▸ TRECHO DA FONTE
^^^^^^^^^^^^^^^^
Na intimidade da madrugada

A cidade de São Paulo ganha um presente em seu aniversário de 447 anos. Uma exposição fotográfica. São profissionais como Eder Chiodetto, Matuiti Mayezo, Mônica Zarattini, Fabiano Accorsi e Max Pinto, entre outros, que retrataram os cartões-postais da cidade e, principalmente do Centro.
Eder Chiodetto - O Centro é o ponto para onde tudo converge. A cidade gravita em torno do seu Centro e, por isso, ele se torna um extrato hiperconcentrado dela. No Centro a cidade se mostra de forma mais exagerada, mais carregada nos seus cheiros, formas e sons. O Centro, por assim dizer, é a síntese da cidade. Por tudo isso fotografar o Centro de qualquer cidade é estar diante da possibilidade de captar sua personalidade, suas características mais íntimas. O fotógrafo que elege o Centro como tema deve se ater a isso e tentar traduzir a cidade da melhor forma possível movido pelos seus instintos, mas também se deixando ser levado pela cenografia da urbe.
Sampacentro - O que você já viu de mais bacana em termos de fotografias com o Centro como tema?
Eder - Esta São Paulo que a minha geração vive ainda carece de uma boa leitura fotográfica. Existem alguns fotógrafos que fizeram alguns ensaios interessantes como Cristiano Mascaro e Cássio Vasconcelos, mas não existe "o" fotógrafo da cidade que tenha conseguido sistematizar em imagens a Paulicéia Desvairada. Creio que a música, com autores que vão de Adoniran a Itamar Assumpção, passando por Arrigo, entre outros, conseguiu retratar a cidade e o Centro com maior acuidade que a fotografia.
^^^^^^^^^^^^^^^^
▸ MATERIAL FORNECIDO
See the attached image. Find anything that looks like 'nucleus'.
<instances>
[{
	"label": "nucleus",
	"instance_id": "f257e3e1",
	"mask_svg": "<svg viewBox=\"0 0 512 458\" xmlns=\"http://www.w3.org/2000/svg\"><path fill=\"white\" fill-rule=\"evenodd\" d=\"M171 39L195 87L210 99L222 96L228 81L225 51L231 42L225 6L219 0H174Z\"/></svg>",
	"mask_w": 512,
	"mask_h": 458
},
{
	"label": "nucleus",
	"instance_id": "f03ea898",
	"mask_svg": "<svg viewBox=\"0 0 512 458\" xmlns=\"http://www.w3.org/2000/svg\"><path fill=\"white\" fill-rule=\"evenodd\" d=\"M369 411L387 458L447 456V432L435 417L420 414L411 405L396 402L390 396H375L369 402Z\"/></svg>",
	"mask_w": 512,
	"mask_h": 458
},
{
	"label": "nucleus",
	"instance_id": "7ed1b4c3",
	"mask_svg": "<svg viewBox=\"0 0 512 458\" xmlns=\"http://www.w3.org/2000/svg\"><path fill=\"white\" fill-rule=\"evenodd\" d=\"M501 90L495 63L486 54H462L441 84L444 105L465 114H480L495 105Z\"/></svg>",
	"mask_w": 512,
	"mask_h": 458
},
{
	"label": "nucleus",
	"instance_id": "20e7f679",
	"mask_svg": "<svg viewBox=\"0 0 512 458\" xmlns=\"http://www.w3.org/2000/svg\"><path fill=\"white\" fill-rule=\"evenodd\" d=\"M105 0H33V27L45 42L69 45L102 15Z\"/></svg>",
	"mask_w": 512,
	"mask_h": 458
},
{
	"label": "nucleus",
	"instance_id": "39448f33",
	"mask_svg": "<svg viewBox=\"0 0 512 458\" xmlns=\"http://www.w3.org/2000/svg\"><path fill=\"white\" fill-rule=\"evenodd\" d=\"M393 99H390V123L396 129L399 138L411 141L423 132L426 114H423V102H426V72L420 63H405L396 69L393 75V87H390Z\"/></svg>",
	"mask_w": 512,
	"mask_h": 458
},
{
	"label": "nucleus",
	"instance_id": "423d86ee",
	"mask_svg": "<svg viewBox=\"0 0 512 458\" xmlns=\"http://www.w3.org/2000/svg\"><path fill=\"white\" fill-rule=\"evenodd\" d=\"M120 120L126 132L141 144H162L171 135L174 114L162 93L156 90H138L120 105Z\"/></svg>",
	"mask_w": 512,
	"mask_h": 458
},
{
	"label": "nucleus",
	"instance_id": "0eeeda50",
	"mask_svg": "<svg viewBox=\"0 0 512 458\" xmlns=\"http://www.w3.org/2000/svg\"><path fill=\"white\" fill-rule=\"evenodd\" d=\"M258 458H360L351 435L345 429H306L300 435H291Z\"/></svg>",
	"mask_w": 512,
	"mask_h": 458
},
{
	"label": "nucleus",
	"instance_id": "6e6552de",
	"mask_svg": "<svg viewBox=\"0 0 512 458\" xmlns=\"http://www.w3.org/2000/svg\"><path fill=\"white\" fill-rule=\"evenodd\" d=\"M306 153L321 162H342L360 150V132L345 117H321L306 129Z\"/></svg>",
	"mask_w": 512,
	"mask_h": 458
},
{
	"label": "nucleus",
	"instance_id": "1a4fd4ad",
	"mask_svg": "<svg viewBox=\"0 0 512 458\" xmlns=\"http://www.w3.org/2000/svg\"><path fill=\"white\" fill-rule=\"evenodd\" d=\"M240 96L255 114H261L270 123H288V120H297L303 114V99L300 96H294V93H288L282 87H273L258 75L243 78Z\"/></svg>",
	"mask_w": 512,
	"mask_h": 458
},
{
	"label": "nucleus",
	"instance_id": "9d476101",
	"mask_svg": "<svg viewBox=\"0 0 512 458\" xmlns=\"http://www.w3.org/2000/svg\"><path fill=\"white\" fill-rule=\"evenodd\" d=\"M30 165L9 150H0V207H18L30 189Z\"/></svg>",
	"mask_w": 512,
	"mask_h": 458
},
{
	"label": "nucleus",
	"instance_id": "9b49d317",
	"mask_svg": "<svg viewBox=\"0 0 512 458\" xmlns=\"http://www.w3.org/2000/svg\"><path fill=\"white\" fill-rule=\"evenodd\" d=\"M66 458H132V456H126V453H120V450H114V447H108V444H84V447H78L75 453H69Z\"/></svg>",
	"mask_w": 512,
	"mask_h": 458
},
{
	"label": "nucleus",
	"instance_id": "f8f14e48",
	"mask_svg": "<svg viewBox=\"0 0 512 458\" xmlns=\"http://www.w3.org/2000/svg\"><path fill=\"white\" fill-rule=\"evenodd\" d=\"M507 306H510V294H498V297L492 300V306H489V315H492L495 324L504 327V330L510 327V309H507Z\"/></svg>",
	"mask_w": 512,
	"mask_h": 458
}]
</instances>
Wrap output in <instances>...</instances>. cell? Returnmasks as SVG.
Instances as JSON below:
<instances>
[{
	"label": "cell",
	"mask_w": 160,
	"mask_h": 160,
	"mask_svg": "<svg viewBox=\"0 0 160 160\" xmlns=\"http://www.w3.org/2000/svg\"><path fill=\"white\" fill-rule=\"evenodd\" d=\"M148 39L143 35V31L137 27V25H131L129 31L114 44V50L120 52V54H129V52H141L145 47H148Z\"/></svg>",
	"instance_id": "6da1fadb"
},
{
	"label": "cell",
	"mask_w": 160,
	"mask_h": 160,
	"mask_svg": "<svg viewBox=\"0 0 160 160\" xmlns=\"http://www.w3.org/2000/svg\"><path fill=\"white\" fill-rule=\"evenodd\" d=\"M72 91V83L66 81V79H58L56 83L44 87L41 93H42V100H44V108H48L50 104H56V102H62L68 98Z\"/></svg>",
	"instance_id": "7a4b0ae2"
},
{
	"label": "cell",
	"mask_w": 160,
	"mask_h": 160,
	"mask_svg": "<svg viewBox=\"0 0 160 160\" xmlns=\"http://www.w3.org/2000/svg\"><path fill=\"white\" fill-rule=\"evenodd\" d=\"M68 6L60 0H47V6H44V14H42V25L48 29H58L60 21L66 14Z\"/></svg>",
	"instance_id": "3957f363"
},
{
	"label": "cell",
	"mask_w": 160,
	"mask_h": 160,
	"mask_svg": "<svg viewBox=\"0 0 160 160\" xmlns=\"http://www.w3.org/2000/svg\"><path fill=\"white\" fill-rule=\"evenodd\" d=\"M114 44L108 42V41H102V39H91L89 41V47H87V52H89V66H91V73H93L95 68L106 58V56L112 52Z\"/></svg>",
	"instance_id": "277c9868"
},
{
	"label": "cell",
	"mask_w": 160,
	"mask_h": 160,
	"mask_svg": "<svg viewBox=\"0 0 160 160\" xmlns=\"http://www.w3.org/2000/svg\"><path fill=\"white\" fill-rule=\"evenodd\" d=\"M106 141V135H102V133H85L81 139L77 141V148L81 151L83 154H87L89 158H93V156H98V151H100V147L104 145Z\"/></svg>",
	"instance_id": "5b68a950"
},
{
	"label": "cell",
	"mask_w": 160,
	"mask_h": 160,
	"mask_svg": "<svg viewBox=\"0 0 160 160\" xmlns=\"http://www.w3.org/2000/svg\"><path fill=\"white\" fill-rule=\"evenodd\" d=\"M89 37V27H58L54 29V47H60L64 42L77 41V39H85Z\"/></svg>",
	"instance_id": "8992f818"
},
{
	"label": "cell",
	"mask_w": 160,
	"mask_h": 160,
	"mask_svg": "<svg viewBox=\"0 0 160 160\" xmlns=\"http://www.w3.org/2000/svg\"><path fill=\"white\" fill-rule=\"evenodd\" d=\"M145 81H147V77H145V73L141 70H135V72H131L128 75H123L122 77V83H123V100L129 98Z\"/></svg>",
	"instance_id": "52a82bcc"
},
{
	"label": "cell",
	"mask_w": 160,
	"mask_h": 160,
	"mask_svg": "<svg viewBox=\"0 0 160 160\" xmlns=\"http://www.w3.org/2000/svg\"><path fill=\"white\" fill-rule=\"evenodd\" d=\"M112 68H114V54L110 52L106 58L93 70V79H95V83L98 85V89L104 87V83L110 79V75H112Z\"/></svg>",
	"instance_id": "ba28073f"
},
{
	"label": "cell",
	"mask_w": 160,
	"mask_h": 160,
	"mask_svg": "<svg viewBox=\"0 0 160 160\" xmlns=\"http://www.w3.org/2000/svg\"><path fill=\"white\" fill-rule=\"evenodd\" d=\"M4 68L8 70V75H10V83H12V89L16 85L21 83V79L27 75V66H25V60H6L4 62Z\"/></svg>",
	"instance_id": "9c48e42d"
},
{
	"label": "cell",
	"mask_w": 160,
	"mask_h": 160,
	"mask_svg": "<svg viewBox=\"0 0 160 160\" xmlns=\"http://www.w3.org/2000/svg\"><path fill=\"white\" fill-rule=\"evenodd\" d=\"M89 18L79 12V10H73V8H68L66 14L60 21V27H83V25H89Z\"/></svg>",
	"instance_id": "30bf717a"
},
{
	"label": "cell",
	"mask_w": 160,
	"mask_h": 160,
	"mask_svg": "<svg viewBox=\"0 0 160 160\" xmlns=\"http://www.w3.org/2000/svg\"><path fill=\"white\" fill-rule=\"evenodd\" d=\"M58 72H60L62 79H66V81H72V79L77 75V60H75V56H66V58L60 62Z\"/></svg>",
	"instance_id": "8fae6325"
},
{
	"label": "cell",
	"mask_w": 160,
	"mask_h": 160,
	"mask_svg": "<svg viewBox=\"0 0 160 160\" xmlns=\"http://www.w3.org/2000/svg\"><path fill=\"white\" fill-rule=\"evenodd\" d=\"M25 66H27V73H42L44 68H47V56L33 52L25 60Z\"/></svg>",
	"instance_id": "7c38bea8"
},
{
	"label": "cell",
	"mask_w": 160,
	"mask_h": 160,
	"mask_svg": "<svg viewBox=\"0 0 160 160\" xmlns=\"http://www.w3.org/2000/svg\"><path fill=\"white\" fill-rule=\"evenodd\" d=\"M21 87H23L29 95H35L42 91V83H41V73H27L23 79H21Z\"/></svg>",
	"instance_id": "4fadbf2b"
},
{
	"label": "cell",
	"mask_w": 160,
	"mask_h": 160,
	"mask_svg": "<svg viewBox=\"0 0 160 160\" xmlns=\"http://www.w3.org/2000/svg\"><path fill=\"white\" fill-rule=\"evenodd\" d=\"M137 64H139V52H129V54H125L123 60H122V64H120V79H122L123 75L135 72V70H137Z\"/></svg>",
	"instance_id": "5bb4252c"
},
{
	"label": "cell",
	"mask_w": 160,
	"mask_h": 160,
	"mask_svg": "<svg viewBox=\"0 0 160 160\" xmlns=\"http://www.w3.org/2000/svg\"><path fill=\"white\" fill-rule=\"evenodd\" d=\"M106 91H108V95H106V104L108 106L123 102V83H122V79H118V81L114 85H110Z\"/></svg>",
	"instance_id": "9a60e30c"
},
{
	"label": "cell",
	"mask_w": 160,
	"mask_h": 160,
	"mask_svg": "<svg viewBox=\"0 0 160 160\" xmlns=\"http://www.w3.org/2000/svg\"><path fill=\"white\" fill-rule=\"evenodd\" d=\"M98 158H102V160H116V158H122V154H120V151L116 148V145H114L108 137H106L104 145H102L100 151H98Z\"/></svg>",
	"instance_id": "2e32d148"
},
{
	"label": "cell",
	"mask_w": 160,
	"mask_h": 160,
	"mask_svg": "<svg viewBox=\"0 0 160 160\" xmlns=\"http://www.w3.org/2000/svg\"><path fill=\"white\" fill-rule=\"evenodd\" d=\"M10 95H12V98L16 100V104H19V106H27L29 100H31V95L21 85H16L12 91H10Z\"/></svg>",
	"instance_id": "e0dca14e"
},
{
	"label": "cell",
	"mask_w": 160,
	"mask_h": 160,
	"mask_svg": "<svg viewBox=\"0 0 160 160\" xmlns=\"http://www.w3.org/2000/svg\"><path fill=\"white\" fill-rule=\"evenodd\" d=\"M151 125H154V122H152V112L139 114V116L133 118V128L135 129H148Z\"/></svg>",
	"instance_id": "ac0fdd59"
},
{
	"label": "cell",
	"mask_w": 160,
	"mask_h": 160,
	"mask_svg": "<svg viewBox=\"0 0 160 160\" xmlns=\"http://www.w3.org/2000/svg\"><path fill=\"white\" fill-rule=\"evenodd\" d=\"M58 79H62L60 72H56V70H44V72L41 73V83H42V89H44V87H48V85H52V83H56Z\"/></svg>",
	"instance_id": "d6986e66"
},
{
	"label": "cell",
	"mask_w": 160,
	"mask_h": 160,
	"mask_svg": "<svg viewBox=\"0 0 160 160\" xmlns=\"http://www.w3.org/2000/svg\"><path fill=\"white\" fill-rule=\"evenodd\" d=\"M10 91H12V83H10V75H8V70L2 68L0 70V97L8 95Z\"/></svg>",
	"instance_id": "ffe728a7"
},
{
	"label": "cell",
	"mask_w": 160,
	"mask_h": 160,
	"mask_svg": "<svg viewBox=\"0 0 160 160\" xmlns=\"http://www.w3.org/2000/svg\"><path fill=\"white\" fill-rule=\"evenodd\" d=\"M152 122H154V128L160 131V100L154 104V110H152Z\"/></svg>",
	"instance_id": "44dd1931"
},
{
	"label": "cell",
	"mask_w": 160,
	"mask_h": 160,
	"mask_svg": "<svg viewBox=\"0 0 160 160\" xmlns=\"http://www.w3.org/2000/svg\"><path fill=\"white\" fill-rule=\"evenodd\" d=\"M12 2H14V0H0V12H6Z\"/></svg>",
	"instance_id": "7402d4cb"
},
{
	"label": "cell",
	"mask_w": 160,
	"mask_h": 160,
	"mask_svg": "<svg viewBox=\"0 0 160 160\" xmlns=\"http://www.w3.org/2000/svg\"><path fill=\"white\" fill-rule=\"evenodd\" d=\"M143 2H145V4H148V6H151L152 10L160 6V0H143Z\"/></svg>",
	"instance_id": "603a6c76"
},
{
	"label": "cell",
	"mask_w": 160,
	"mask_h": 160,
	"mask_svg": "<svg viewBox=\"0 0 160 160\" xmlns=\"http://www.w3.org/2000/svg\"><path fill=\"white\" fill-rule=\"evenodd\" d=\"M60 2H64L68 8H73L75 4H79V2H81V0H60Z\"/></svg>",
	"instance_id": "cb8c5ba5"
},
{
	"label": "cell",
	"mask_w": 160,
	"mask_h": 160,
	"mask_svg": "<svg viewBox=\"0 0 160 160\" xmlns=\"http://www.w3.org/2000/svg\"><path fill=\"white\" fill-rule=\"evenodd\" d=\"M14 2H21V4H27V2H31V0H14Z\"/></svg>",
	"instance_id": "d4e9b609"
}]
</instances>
^^^^^^^^^^^^^^^^
▸ TAREFA PROPOSTA 1
Liste os profissionais que o trecho da fonte cita nominalmente como autores das fotos da exposição.
▸ TAREFA PROPOSTA 2
Transcreva do trecho da fonte a passagem que vai de "Eder - Esta" até "que a fotografia.".
▸ TAREFA PROPOSTA 3
Traduza para o inglês esta frase do trecho da fonte: "O Centro, por assim dizer, é a síntese da cidade."
Baseie-se unicamente no trecho da fonte.

▸ RESPOSTA ESCRITA 1
Eder Chiodetto, Matuiti Mayezo, Mônica Zarattini, Fabiano Accorsi e Max Pinto.

▸ RESPOSTA ESCRITA 2
Eder - Esta São Paulo que a minha geração vive ainda carece de uma boa leitura fotográfica. Existem alguns fotógrafos que fizeram alguns ensaios interessantes como Cristiano Mascaro e Cássio Vasconcelos, mas não existe "o" fotógrafo da cidade que tenha conseguido sistematizar em imagens a Paulicéia Desvairada. Creio que a música, com autores que vão de Adoniran a Itamar Assumpção, passando por Arrigo, entre outros, conseguiu retratar a cidade e o Centro com maior acuidade que a fotografia.

▸ RESPOSTA ESCRITA 3
The Center, so to speak, is the synthesis of the city.